2016年1月17日 礼拝説教要旨

神の国に生きる

政所 邦明 牧師

マタイによる福音書 第5章3節

 

主題聖句: 「心の貧しい人々は、幸いである、天の国はその人たちものである。」 

マタイによる福音書 第5章3節 

 

山上の説教で語られた主イエス様のお言葉の魅力は〝逆説〟にあります。日本語の一般的な意味での〝心の貧しい人々〟はふつう、「不幸」と考えるでしょう。中味がみすぼらしく、ひどくやせ細っている人より〝心の豊かな人〟が幸いだと言うのなら、筋が通ります。

 

ところがその常識に反して“心の貧しい人々は幸いである”と主イエス様は言われるのです。一見辻褄があわず、矛盾しているように思われます。けれど、何か深い信仰の内容が含まれているのではないかと予感させるのです。「貧しさは」経済的な困窮だけを意味してはいないようです。

 

ルカの方は「貧しい」と書いてあります。マタイは「心において貧しい」と言葉を加えました。そのために意味が広がります。「心の貧しさ」を謙遜と取る人もあります。しかし徳目の一つの〝謙遜〟だけでしょうか。この世界において圧迫され、失望し、部屋の片隅に縮こまっている人を思い浮かべました。すべての可能性が閉ざされ、神様だけに頼る道が残されている人です。境遇の面から言えば最悪です。しかし、信仰の面から言えば、「神様にだけ期待する絶好のチャンスではないか」と主イエス様は言われました。
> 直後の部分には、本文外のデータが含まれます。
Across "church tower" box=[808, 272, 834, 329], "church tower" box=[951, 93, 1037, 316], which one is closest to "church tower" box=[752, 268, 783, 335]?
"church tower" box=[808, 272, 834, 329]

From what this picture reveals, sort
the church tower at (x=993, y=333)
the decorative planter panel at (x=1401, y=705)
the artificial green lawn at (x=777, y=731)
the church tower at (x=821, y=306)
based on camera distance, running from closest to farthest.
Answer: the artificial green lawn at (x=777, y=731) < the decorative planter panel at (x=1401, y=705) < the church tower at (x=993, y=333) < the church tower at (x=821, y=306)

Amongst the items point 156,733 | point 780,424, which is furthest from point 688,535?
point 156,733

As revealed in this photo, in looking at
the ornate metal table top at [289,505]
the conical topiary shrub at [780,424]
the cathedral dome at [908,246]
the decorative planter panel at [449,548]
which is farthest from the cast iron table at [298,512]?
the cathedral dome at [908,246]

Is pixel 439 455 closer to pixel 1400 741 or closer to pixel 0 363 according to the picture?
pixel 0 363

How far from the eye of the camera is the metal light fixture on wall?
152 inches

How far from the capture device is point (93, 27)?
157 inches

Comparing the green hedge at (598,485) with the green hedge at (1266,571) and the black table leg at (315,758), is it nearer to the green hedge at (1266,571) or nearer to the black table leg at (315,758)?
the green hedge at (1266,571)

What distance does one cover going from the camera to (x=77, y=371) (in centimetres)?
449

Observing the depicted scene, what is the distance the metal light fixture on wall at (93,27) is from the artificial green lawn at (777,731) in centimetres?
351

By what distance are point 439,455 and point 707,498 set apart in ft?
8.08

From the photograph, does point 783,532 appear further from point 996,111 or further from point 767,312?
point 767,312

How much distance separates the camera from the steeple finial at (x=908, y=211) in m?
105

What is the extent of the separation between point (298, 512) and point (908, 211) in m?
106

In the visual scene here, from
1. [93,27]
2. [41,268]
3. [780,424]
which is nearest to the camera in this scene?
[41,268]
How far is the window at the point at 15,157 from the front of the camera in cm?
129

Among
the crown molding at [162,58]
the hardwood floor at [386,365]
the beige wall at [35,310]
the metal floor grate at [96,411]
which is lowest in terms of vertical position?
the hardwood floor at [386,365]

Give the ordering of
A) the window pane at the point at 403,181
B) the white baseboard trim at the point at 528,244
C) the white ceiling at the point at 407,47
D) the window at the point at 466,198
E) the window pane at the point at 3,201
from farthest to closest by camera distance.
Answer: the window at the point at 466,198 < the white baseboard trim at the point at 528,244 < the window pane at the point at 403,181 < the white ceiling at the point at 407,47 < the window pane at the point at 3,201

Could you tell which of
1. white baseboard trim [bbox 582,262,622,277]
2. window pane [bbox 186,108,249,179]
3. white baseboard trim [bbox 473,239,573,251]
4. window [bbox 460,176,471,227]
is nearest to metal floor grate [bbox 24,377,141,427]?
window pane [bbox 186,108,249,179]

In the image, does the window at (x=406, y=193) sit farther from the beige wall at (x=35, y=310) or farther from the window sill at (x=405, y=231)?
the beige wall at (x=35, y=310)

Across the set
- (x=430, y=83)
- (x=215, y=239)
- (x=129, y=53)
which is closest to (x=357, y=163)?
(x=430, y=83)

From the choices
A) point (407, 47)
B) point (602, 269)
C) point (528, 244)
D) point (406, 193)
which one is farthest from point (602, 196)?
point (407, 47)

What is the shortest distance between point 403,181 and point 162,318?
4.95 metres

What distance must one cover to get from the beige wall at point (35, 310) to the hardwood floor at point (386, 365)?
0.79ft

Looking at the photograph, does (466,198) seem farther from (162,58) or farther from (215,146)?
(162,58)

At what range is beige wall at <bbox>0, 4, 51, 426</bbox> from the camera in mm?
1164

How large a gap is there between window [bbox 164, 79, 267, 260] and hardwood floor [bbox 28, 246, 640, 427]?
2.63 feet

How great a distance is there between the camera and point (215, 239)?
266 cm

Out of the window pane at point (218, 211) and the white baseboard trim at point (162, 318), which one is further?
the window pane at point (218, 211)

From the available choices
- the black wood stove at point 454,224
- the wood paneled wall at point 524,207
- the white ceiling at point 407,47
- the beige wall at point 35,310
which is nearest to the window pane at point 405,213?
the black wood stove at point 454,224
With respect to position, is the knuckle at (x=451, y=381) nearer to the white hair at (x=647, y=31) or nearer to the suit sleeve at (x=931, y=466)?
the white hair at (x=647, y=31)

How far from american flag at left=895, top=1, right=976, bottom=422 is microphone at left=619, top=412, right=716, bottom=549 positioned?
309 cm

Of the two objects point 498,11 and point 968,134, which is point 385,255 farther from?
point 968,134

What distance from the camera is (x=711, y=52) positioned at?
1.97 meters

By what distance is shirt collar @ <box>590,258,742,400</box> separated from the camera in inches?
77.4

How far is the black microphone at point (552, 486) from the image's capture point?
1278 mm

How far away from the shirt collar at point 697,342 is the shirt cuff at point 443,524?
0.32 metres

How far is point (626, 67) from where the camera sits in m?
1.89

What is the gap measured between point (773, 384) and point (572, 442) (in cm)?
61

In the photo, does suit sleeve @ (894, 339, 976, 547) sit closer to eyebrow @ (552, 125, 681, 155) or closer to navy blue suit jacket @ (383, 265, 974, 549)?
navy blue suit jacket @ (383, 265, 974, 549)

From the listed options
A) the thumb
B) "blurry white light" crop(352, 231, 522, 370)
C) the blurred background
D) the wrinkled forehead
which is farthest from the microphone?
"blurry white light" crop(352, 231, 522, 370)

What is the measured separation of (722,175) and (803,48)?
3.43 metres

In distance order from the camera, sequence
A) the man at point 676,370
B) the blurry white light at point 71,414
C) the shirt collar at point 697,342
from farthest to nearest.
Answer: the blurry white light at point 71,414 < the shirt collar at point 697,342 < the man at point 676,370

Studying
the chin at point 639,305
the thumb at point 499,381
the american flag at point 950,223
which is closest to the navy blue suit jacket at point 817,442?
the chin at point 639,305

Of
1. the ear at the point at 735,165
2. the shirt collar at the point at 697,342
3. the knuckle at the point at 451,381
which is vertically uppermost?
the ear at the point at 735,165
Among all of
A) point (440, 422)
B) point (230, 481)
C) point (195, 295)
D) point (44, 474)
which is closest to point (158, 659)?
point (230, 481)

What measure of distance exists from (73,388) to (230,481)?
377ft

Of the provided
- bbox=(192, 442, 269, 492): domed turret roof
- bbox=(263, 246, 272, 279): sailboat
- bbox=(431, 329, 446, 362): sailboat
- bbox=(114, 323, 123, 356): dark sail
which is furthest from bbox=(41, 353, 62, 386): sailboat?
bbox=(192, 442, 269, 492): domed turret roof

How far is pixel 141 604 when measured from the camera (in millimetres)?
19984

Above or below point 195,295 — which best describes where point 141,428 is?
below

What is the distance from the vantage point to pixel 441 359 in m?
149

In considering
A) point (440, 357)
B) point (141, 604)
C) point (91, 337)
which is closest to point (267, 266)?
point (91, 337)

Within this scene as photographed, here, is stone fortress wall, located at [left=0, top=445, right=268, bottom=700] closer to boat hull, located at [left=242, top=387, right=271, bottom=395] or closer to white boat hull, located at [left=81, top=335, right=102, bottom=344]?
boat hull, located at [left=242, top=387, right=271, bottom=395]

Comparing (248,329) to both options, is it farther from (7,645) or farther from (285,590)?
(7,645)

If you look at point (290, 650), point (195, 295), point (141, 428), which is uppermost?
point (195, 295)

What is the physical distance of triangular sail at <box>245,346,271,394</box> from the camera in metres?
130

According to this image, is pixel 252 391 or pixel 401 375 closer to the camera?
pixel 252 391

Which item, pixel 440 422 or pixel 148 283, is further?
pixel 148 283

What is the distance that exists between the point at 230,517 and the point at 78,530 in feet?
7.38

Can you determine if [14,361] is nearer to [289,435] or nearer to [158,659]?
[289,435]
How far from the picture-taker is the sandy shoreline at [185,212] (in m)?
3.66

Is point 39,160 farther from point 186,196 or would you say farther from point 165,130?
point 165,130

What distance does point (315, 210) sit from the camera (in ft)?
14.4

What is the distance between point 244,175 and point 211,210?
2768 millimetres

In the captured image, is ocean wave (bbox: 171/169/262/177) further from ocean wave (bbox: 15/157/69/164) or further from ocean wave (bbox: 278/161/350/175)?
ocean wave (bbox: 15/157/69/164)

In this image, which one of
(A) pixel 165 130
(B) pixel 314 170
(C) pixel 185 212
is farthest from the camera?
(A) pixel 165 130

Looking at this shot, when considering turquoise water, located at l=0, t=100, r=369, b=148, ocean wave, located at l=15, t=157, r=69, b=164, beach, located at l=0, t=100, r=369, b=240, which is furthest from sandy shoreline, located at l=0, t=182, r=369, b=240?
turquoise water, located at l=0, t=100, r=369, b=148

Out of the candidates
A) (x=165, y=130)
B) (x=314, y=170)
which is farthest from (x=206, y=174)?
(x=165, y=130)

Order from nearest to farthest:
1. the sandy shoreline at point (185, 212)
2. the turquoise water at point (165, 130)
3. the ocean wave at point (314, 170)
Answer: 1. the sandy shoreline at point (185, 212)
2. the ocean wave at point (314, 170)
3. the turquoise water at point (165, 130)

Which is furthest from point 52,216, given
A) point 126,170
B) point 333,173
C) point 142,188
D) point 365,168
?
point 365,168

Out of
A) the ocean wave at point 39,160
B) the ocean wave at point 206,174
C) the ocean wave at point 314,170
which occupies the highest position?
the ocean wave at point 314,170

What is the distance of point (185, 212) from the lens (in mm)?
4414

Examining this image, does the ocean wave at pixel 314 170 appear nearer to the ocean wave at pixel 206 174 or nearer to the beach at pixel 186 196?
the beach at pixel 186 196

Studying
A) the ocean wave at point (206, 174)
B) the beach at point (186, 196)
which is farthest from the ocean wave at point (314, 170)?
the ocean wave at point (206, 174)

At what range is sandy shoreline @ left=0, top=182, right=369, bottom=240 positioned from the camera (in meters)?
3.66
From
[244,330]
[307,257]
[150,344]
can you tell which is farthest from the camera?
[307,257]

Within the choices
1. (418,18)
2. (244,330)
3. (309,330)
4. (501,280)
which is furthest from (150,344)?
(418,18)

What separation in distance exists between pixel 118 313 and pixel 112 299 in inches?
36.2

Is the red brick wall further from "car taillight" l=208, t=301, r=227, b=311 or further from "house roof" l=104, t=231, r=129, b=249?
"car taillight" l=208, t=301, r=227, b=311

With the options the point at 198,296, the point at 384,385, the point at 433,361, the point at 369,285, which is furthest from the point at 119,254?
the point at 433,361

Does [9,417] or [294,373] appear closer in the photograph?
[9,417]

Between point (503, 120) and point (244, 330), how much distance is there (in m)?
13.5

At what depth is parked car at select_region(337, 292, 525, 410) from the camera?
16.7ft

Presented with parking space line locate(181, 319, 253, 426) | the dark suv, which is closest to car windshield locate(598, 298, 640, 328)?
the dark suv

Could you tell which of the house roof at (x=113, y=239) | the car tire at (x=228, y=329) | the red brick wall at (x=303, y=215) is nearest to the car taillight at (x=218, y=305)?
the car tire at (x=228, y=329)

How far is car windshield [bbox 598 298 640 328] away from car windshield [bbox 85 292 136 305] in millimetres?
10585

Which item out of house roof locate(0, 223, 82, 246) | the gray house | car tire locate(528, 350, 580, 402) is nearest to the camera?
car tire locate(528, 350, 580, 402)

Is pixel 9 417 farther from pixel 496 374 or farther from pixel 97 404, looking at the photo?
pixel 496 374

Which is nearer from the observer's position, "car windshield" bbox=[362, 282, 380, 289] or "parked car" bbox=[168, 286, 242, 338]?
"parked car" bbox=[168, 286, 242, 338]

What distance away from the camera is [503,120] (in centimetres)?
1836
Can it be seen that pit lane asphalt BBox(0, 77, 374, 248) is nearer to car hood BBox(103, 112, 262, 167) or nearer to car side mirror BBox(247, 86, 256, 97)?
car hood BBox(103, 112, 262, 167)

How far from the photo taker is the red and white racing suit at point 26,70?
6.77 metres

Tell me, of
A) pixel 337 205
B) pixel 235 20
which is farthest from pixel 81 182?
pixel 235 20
まだ余裕があって、神様にたよらなくても、何とかやっていける間は、本気になって神様を求めません。切羽詰まることも恵みなのです。

 

「天の国はその人たちのものである」…「天の国」とは“神様がその人を捉えている”の意味です。絶望している人を神様はお見捨てになりません。両手で挟み付けるように祝福(幸い)の中においてくださるのです。